Data provided:
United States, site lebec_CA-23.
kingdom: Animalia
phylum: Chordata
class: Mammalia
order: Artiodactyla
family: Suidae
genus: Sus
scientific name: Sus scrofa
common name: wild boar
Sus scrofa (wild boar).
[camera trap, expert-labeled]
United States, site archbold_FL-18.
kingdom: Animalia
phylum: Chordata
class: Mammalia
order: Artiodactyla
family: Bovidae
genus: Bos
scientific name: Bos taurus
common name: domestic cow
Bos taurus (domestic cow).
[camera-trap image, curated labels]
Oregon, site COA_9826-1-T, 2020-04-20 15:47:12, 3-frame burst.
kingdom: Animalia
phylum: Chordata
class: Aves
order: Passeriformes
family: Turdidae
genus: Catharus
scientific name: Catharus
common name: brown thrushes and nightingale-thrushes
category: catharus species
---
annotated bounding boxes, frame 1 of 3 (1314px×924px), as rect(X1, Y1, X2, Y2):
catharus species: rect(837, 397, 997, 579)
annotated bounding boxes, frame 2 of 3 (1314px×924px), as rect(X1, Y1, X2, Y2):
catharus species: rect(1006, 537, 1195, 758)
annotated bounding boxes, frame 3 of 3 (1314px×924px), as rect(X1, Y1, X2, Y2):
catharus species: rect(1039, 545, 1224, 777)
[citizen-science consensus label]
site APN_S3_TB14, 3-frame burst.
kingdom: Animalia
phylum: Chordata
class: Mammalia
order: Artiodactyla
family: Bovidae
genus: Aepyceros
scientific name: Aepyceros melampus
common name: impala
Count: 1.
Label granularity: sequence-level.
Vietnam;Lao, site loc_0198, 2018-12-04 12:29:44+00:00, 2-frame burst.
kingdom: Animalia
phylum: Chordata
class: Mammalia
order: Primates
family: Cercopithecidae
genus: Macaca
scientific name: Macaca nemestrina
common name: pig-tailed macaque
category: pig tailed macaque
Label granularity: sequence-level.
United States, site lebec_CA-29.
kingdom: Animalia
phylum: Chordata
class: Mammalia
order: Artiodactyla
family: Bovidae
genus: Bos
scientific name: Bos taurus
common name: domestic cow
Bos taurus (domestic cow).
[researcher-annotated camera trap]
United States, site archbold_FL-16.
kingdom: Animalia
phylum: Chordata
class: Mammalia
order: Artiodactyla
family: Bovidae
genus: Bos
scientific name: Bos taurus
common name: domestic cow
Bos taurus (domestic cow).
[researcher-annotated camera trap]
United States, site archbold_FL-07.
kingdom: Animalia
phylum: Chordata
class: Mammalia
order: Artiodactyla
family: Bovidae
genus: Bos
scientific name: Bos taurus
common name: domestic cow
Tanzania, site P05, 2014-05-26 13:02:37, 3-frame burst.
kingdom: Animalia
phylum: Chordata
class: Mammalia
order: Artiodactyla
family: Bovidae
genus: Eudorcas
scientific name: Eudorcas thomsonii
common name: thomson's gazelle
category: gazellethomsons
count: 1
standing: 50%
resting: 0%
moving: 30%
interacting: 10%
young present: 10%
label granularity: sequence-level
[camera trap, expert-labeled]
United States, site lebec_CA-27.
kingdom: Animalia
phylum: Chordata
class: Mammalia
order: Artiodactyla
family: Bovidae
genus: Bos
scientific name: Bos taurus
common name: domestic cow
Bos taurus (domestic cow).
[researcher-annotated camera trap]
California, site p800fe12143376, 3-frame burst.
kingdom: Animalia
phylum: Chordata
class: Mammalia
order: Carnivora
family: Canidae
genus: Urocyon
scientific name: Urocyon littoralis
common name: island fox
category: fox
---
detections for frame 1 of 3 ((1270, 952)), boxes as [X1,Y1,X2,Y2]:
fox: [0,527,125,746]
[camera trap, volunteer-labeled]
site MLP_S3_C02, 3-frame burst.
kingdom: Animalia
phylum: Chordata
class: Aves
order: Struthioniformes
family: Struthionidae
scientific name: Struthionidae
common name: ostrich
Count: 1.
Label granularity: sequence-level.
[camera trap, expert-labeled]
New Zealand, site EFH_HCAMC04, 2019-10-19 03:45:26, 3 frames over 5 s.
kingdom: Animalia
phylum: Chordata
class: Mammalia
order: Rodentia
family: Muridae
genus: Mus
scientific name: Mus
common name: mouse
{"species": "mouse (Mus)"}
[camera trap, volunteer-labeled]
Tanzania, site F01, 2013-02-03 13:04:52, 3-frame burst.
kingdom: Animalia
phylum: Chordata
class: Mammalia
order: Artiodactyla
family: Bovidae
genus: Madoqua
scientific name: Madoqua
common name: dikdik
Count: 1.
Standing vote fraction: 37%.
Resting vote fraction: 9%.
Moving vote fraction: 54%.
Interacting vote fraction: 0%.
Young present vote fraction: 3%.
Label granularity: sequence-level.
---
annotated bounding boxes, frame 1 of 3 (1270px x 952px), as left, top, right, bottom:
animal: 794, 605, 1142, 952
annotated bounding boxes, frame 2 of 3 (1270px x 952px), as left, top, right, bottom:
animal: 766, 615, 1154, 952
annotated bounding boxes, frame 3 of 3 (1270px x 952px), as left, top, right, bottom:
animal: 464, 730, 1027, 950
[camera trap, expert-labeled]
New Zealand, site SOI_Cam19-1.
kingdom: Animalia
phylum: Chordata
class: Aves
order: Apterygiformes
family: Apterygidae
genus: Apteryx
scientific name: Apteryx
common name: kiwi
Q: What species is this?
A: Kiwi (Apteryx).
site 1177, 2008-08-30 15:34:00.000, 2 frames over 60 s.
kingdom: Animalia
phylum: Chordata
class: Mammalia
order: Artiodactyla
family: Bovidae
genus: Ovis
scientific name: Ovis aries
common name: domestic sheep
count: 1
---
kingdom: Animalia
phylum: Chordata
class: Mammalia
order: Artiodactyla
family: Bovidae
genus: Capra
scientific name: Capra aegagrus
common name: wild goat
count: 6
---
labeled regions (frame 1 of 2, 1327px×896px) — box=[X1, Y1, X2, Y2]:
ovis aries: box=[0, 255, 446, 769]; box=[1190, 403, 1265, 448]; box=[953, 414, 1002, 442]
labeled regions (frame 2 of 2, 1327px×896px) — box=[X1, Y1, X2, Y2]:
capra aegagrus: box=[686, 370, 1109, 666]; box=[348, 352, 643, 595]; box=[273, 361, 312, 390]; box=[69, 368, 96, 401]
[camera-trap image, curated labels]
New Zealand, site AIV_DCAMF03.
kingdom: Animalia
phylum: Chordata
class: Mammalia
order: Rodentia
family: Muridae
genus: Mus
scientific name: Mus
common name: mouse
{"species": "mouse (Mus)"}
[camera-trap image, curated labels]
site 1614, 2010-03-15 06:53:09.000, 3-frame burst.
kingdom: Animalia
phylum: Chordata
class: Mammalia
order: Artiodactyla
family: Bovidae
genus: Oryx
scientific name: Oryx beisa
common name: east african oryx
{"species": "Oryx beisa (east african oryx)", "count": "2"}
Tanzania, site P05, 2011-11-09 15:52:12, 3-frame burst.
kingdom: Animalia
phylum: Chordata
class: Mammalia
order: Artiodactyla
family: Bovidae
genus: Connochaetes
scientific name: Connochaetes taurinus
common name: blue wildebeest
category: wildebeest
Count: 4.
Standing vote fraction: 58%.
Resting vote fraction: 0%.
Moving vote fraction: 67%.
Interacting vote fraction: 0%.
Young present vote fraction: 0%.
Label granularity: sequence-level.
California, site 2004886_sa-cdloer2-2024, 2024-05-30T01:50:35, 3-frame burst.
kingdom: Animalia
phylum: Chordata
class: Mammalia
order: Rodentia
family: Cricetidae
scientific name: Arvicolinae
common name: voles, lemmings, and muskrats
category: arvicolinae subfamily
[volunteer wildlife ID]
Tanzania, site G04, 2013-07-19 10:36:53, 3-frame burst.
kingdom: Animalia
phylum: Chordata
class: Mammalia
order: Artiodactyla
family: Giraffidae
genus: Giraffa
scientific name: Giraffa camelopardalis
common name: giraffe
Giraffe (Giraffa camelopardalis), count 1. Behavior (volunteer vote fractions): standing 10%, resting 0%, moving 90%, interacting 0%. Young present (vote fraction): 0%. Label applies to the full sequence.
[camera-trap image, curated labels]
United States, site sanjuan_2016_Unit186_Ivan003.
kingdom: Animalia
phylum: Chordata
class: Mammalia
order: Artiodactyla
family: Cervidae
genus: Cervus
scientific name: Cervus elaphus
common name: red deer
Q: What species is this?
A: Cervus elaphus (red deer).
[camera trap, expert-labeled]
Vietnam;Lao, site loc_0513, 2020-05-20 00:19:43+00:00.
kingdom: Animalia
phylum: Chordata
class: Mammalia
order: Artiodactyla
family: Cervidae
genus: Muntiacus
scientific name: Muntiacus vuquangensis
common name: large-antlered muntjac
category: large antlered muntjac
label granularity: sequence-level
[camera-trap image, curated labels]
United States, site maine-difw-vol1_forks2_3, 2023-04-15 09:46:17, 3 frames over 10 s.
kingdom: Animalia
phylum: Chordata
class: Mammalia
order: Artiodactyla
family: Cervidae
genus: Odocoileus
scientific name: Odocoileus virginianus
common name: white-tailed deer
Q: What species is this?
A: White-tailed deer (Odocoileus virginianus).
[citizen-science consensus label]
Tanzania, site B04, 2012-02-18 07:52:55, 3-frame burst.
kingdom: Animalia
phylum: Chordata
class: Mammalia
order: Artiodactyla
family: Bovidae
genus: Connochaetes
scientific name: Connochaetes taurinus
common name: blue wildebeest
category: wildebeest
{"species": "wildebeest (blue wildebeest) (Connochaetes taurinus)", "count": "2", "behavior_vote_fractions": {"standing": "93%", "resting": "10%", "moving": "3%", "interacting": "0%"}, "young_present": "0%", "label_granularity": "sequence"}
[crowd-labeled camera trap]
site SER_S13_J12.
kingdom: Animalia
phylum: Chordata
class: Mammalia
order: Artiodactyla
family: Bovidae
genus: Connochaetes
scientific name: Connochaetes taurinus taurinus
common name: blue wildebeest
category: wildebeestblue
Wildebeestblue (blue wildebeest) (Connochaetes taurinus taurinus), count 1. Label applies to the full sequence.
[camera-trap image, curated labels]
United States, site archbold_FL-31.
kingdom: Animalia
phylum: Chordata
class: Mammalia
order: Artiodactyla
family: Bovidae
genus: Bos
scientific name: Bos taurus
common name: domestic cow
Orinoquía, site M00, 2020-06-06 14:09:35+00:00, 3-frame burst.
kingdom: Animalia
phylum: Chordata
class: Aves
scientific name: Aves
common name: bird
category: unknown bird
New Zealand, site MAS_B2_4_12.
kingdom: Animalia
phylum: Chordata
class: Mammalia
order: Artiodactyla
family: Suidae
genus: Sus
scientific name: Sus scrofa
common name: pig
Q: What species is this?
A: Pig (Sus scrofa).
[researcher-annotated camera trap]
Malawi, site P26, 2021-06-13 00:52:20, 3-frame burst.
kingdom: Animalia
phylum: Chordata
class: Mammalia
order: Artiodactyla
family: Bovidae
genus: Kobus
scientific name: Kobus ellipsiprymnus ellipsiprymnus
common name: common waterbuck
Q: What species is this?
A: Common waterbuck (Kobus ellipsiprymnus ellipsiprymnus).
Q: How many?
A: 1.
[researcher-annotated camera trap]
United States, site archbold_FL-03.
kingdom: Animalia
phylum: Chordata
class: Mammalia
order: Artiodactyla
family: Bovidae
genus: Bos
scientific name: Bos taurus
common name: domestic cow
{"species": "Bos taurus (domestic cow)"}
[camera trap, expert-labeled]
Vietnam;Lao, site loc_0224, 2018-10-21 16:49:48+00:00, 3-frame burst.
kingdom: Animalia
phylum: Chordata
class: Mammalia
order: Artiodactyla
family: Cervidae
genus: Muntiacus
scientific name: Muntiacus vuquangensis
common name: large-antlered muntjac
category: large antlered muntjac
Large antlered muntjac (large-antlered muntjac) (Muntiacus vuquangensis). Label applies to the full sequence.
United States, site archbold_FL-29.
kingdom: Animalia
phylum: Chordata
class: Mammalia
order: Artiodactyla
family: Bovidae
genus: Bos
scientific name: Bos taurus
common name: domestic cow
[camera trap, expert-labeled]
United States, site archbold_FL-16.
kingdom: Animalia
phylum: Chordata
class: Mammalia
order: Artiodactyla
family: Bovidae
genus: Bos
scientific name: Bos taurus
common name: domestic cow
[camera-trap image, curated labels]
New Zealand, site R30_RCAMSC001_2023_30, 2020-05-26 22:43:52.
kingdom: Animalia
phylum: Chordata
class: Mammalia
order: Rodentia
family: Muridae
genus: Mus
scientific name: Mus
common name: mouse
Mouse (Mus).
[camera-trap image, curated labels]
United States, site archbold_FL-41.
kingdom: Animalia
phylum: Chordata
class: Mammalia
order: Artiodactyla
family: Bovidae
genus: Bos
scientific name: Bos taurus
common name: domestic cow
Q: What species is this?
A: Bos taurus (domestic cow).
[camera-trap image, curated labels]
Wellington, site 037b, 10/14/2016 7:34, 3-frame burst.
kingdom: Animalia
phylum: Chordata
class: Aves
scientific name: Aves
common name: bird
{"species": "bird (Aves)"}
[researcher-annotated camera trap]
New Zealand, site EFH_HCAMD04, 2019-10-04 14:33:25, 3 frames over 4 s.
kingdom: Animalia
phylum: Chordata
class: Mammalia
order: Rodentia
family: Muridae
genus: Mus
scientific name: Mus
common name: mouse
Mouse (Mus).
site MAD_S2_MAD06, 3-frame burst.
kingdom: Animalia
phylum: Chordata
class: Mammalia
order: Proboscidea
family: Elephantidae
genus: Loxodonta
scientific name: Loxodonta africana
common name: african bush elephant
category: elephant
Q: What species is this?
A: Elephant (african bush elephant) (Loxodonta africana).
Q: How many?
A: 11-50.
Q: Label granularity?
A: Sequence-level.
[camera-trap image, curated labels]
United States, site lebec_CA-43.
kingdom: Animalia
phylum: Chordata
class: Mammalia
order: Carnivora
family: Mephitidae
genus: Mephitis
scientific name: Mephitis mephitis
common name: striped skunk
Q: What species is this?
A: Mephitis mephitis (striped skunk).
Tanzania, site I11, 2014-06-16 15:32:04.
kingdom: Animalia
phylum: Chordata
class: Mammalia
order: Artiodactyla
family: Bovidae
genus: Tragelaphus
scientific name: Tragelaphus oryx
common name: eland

Exercise requirements: Output only the lines from the line that contains "scientific name: Loxodonta africana" through the end of the entries, both included, exactly as they appear.

Task result:
scientific name: Loxodonta africana
common name: african bush elephant
category: elephant
Q: What species is this?
A: Elephant (african bush elephant) (Loxodonta africana).
Q: How many?
A: 11-50.
Q: Label granularity?
A: Sequence-level.
[camera-trap image, curated labels]
United States, site lebec_CA-43.
kingdom: Animalia
phylum: Chordata
class: Mammalia
order: Carnivora
family: Mephitidae
genus: Mephitis
scientific name: Mephitis mephitis
common name: striped skunk
Q: What species is this?
A: Mephitis mephitis (striped skunk).
Tanzania, site I11, 2014-06-16 15:32:04.
kingdom: Animalia
phylum: Chordata
class: Mammalia
order: Artiodactyla
family: Bovidae
genus: Tragelaphus
scientific name: Tragelaphus oryx
common name: eland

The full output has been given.